RAG Code Example (LangChain Chain)

from langchain.chains import create_retrieval_chain
from langchain.chains.combine_documents import create_stuff_documents_chain
from langchain_core.prompts import ChatPromptTemplate
from langchain_openai import ChatOpenAI

# 1. Setup LLM and Retriever
llm = ChatOpenAI(model="gpt-4o")
retriever = vectorstore.as_retriever() # From previous ChromaDB example

# 2. Create Prompt Template
system_prompt = (
    "You are an assistant for question-answering tasks. "
    "Use the following pieces of retrieved context to answer "
    "the question. If you don't know the answer, say that you "
    "don't know.
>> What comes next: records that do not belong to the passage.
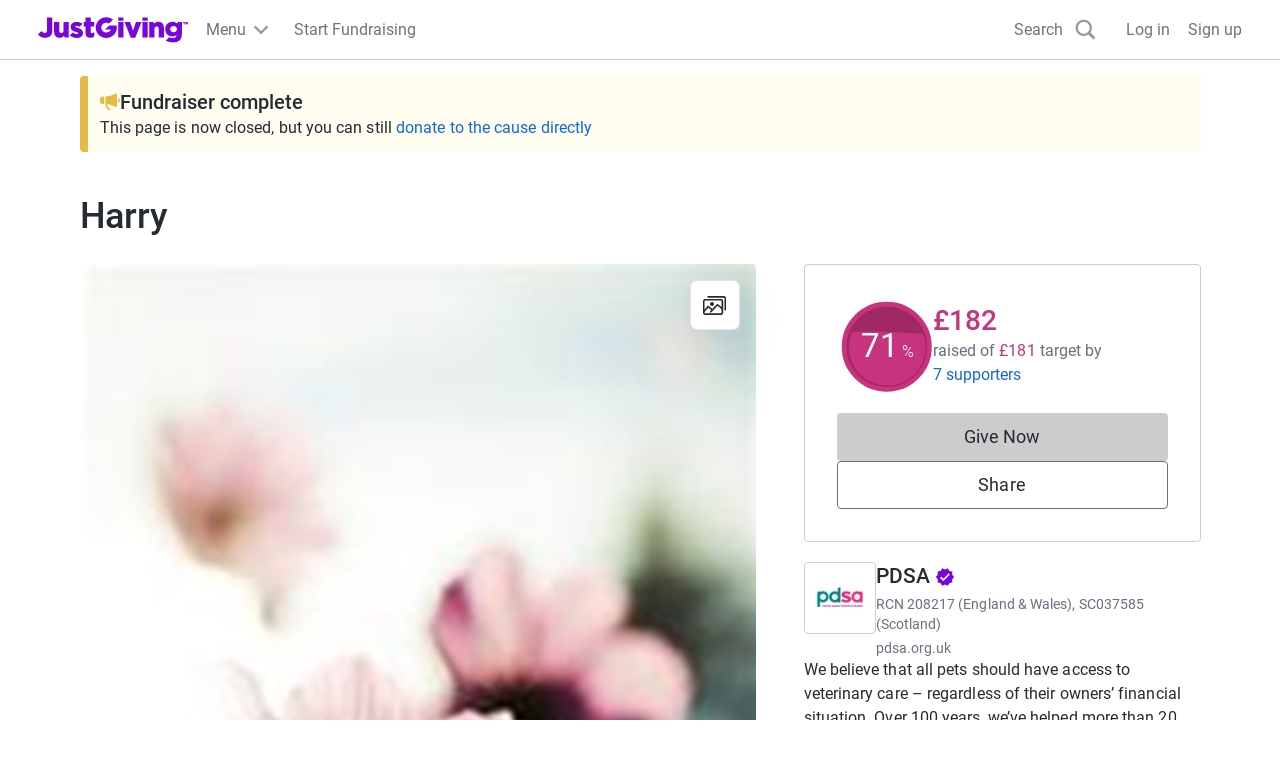

--- FILE ---
content_type: text/javascript
request_url: https://www.jg-cdn.com/assets/jg-pages-edge/_next/static/chunks/1-webpack-89ec86ba2491f3a4.js
body_size: 2893
content:
try{let e="undefined"!=typeof window?window:"undefined"!=typeof global?global:"undefined"!=typeof globalThis?globalThis:"undefined"!=typeof self?self:{},t=(new e.Error).stack;t&&(e._sentryDebugIds=e._sentryDebugIds||{},e._sentryDebugIds[t]="04265fa9-c6d5-43cd-aa57-5e9ac3b672a5",e._sentryDebugIdIdentifier="sentry-dbid-04265fa9-c6d5-43cd-aa57-5e9ac3b672a5")}catch(e){}{let e="undefined"!=typeof window?window:"undefined"!=typeof global?global:"undefined"!=typeof globalThis?globalThis:"undefined"!=typeof self?self:{};e._sentryModuleMetadata=e._sentryModuleMetadata||{},e._sentryModuleMetadata[new e.Error().stack]=Object.assign({},e._sentryModuleMetadata[new e.Error().stack],{"_sentryBundlerPluginAppKey:jg-pages-edge":!0})}!function(){"use strict";var e,t,n,r,o,a,u,i,f,c,d,l,s={},b={};function p(e){var t=b[e];if(void 0!==t)return t.exports;var n=b[e]={exports:{}},r=!0;try{s[e].call(n.exports,n,n.exports,p),r=!1}finally{r&&delete b[e]}return n.exports}p.m=s,p.amdO={},e=[],p.O=function(t,n,r,o){if(n){o=o||0;for(var a=e.length;a>0&&e[a-1][2]>o;a--)e[a]=e[a-1];e[a]=[n,r,o];return}for(var u=1/0,a=0;a<e.length;a++){for(var n=e[a][0],r=e[a][1],o=e[a][2],i=!0,f=0;f<n.length;f++)u>=o&&Object.keys(p.O).every(function(e){return p.O[e](n[f])})?n.splice(f--,1):(i=!1,o<u&&(u=o));if(i){e.splice(a--,1);var c=r();void 0!==c&&(t=c)}}return t},p.n=function(e){var t=e&&e.__esModule?function(){return e.default}:function(){return e};return p.d(t,{a:t}),t},n=Object.getPrototypeOf?function(e){return Object.getPrototypeOf(e)}:function(e){return e.__proto__},p.t=function(e,r){if(1&r&&(e=this(e)),8&r||"object"==typeof e&&e&&(4&r&&e.__esModule||16&r&&"function"==typeof e.then))return e;var o=Object.create(null);p.r(o);var a={};t=t||[null,n({}),n([]),n(n)];for(var u=2&r&&e;"object"==typeof u&&!~t.indexOf(u);u=n(u))Object.getOwnPropertyNames(u).forEach(function(t){a[t]=function(){return e[t]}});return a.default=function(){return e},p.d(o,a),o},p.d=function(e,t){for(var n in t)p.o(t,n)&&!p.o(e,n)&&Object.defineProperty(e,n,{enumerable:!0,get:t[n]})},p.f={},p.e=function(e){return Promise.all(Object.keys(p.f).reduce(function(t,n){return p.f[n](e,t),t},[]))},p.u=function(e){return"static/chunks/1-"+(4212===e?"d0deef33":e)+"-"+({490:"cbd0ec63945ec13d",695:"93695f69b6ad0865",942:"07e6232cb2bb93d5",2498:"adb85f1cce62ddbe",2531:"69199b261a5a07f4",3430:"2c42f058ab67e0ec",4212:"10c0e0975e563d24",4307:"2ded6739728b5432",5319:"a0529d2d2f719078",5403:"ba7f8a7e1225e5da",5666:"1124b17005c7b01d",5696:"ec2460d589a9c1af",6195:"a7b9d7e319c36434",6231:"4ab727e7f778a480",6742:"b191a480fb4a725c",6752:"c64a75b810db388e",6840:"283f01e33042f539",6846:"0ae89f57d1357248",6957:"1092d65aeba4c6d8",7149:"0c522445cc33e344",7563:"78a040c234f25065",8565:"99aa60e6a6cc0cfc",8961:"cae4c6db66c9db11",9198:"c201ca3279accf88",9265:"46a0bd8ebf2edd6e",9458:"5c5d57d904356404",9990:"6dcaa9b447990f5e"})[e]+".js"},p.miniCssF=function(e){return"static/css/1-"+({5696:"41edcc90610fb1df",6752:"57df07cf2f6e35bf",6840:"21be13109708f218",9198:"2dfcdaf390317180",9458:"957ff6eb4f7e3581"})[e]+".css"},p.g=function(){if("object"==typeof globalThis)return globalThis;try{return this||Function("return this")()}catch(e){if("object"==typeof window)return window}}(),p.o=function(e,t){return Object.prototype.hasOwnProperty.call(e,t)},r={},o="_N_E:",p.l=function(e,t,n,a){if(r[e]){r[e].push(t);return}if(void 0!==n)for(var u,i,f=document.getElementsByTagName("script"),c=0;c<f.length;c++){var d=f[c];if(d.getAttribute("src")==e||d.getAttribute("data-webpack")==o+n){u=d;break}}u||(i=!0,(u=document.createElement("script")).charset="utf-8",u.timeout=120,p.nc&&u.setAttribute("nonce",p.nc),u.setAttribute("data-webpack",o+n),u.src=p.tu(e)),r[e]=[t];var l=function(t,n){u.onerror=u.onload=null,clearTimeout(s);var o=r[e];if(delete r[e],u.parentNode&&u.parentNode.removeChild(u),o&&o.forEach(function(e){return e(n)}),t)return t(n)},s=setTimeout(l.bind(null,void 0,{type:"timeout",target:u}),12e4);u.onerror=l.bind(null,u.onerror),u.onload=l.bind(null,u.onload),i&&document.head.appendChild(u)},p.r=function(e){"undefined"!=typeof Symbol&&Symbol.toStringTag&&Object.defineProperty(e,Symbol.toStringTag,{value:"Module"}),Object.defineProperty(e,"__esModule",{value:!0})},p.tt=function(){return void 0===a&&(a={createScriptURL:function(e){return e}},"undefined"!=typeof trustedTypes&&trustedTypes.createPolicy&&(a=trustedTypes.createPolicy("nextjs#bundler",a))),a},p.tu=function(e){return p.tt().createScriptURL(e)},p.p="https://www.jg-cdn.com/assets/jg-pages-edge/_next/",u=function(e,t,n,r){var o=document.createElement("link");return o.rel="stylesheet",o.type="text/css",o.onerror=o.onload=function(a){if(o.onerror=o.onload=null,"load"===a.type)n();else{var u=a&&("load"===a.type?"missing":a.type),i=a&&a.target&&a.target.href||t,f=Error("Loading CSS chunk "+e+" failed.\n("+i+")");f.code="CSS_CHUNK_LOAD_FAILED",f.type=u,f.request=i,o.parentNode.removeChild(o),r(f)}},o.href=t,document.head.appendChild(o),o},i=function(e,t){for(var n=document.getElementsByTagName("link"),r=0;r<n.length;r++){var o=n[r],a=o.getAttribute("data-href")||o.getAttribute("href");if("stylesheet"===o.rel&&(a===e||a===t))return o}for(var u=document.getElementsByTagName("style"),r=0;r<u.length;r++){var o=u[r],a=o.getAttribute("data-href");if(a===e||a===t)return o}},f={2272:0},p.f.miniCss=function(e,t){f[e]?t.push(f[e]):0!==f[e]&&({5696:1,6752:1,6840:1,9198:1,9458:1})[e]&&t.push(f[e]=new Promise(function(t,n){var r=p.miniCssF(e),o=p.p+r;if(i(r,o))return t();u(e,o,t,n)}).then(function(){f[e]=0},function(t){throw delete f[e],t}))},c={2272:0,7682:0,395:0,177:0,6120:0,5272:0,3761:0,5794:0,4810:0,8226:0,2149:0,6208:0,2291:0,5109:0,9147:0,6667:0},p.f.j=function(e,t){var n=p.o(c,e)?c[e]:void 0;if(0!==n){if(n)t.push(n[2]);else if(/^(2(149|272|291)|5(109|272|696|794)|6(120|208|667|752|840)|9(147|198|458)|177|3761|395|4810|7682|8226)$/.test(e))c[e]=0;else{var r=new Promise(function(t,r){n=c[e]=[t,r]});t.push(n[2]=r);var o=p.p+p.u(e),a=Error();p.l(o,function(t){if(p.o(c,e)&&(0!==(n=c[e])&&(c[e]=void 0),n)){var r=t&&("load"===t.type?"missing":t.type),o=t&&t.target&&t.target.src;a.message="Loading chunk "+e+" failed.\n("+r+": "+o+")",a.name="ChunkLoadError",a.type=r,a.request=o,n[1](a)}},"chunk-"+e,e)}}},p.O.j=function(e){return 0===c[e]},d=function(e,t){var n,r,o=t[0],a=t[1],u=t[2],i=0;if(o.some(function(e){return 0!==c[e]})){for(n in a)p.o(a,n)&&(p.m[n]=a[n]);if(u)var f=u(p)}for(e&&e(t);i<o.length;i++)r=o[i],p.o(c,r)&&c[r]&&c[r][0](),c[r]=0;return p.O(f)},(l=self.webpackChunk_N_E=self.webpackChunk_N_E||[]).forEach(d.bind(null,0)),l.push=d.bind(null,l.push.bind(l)),p.nc=void 0}();
//# sourceMappingURL=1-webpack-89ec86ba2491f3a4.js.map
Use three sentences maximum and keep the "
    "answer concise."
    "\n\n"
    "{context}"
)

prompt = ChatPromptTemplate.from_messages(
    [
        ("system", system_prompt),
        ("human", "{input}"),
    ]
)

# 3. Create the Chain
# 'stuff' chain puts all docs into the context variable
question_answer_chain = create_stuff_documents_chain(llm, prompt)
rag_chain = create_retrieval_chain(retriever, question_answer_chain)

# 4. Run RAG
response = rag_chain.invoke({"input": "What is semantic search?"})
print(response["answer"])

Summary of RAG Benefits

  • Up-to-date Knowledge: Can answer questions about recent data without re-training the model.
  • Reduced Hallucination: Grounding the model in retrieved facts makes it less likely to make things up.
  • Source Citation: You can show exactly which documents were used to generate the answer.